Mardi, il a inspecté les avenues Nyangwe et Kalembe-Lembe, deux des dix chantiers prioritaires lancés par le gouverneur Daniel Bumba. Malgré les financements déjà débloqués grâce à l’implication du Chef de l’État Félix Tshisekedi, les travaux piétinent. « Il faut que ça avance », a insisté.
Outre ces avenues, d’autres projets sont concernés, notamment Isangi, Kabinda, Mweka, Itaga, Kigoma, et la construction d’un complexe omnisports sur le terrain PLC, avec l’appui de l’AFD.
Sur le terrain, les habitants expriment leur ras-le-bol. « Quand on dit trois mois, il faut comprendre cinq ans », déplore un motard kinois, coincé dans les embouteillages causés par la lenteur des travaux au carrefour
Zigida, près du marché central.
À Fatima, dans le centre-ville de Kinshasa, les travaux de réhabilitation des avenues Colonel Ebeya, Tombalbay et TSF dans la commune de la Gombe, lancés depuis octobre de l’année passée avancent à un rythme particulièrement lent, bien que La chaussée a été aplanie par les engins déployés sur terrain.
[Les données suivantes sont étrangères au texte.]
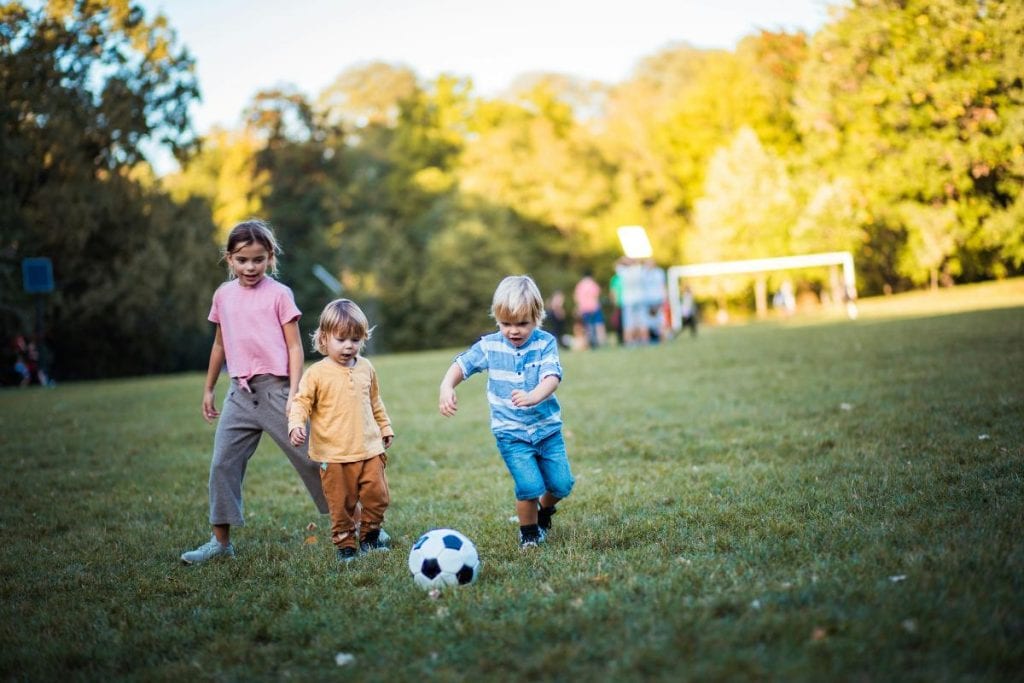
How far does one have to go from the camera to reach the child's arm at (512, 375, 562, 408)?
16.7ft

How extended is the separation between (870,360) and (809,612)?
1075 cm

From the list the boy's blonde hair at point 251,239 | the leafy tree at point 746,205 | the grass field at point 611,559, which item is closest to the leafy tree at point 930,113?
the leafy tree at point 746,205

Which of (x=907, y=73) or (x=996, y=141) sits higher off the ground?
(x=907, y=73)

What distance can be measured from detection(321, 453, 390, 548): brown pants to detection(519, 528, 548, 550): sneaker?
2.98 feet

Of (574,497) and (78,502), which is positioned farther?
(78,502)

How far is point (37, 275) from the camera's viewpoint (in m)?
24.4

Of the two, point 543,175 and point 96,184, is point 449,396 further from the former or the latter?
point 543,175

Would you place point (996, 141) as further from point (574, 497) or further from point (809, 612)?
point (809, 612)

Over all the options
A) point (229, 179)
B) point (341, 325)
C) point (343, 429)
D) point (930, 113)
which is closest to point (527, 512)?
point (343, 429)

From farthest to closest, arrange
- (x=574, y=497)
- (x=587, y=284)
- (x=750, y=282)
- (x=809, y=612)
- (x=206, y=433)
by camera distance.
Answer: (x=750, y=282) → (x=587, y=284) → (x=206, y=433) → (x=574, y=497) → (x=809, y=612)

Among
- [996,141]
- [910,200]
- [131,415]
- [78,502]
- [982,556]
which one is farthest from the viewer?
[910,200]

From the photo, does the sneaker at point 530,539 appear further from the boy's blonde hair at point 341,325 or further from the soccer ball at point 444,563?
the boy's blonde hair at point 341,325

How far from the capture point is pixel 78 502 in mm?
7602

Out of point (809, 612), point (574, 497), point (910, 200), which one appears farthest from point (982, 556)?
point (910, 200)
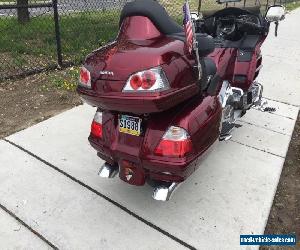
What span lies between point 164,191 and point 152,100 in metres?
0.75

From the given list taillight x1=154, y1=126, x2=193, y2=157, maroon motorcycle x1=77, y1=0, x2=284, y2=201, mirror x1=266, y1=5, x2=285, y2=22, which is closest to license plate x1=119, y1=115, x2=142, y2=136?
maroon motorcycle x1=77, y1=0, x2=284, y2=201

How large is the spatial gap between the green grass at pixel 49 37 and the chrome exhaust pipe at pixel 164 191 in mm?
3687

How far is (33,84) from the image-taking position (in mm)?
5602

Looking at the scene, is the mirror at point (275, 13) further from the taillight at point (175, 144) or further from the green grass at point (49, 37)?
the green grass at point (49, 37)

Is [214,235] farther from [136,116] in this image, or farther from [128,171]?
[136,116]

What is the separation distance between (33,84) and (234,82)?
10.5ft

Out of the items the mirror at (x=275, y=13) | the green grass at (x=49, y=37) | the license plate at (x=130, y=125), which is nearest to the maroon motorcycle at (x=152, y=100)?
the license plate at (x=130, y=125)

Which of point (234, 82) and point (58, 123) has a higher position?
point (234, 82)

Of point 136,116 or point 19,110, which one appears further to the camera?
point 19,110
Certains ouvriers avouent que le retard les arrange. « On est payés à la journée. Plus ça dure, mieux c’est pour nous », glisse un employé sous anonymat. Une réalité qui illustre les dysfonctionnements dans l’exécution des travaux publics.
Au-delà des problématiques financières, souvent entachées de détournements, les facteurs environnementaux contribuent également à ralentir les travaux.
« Nous sommes confrontés à des pluies et à d’autres facteurs environnementaux, entre autres des grosses températures qui nous fatiguent un peu trop, mais c’est notre pays, nous nous sacrifions corps et âme pour accélérer les travaux », a expliqué Hervé Babana, agent de la société Congo Futur, en charge des travaux à Fatima.
Entre lenteurs administratives, manque de suivi, conditions climatiques difficiles et parfois même détournements de fonds, les chantiers de Kinshasa peinent à se concrétiser.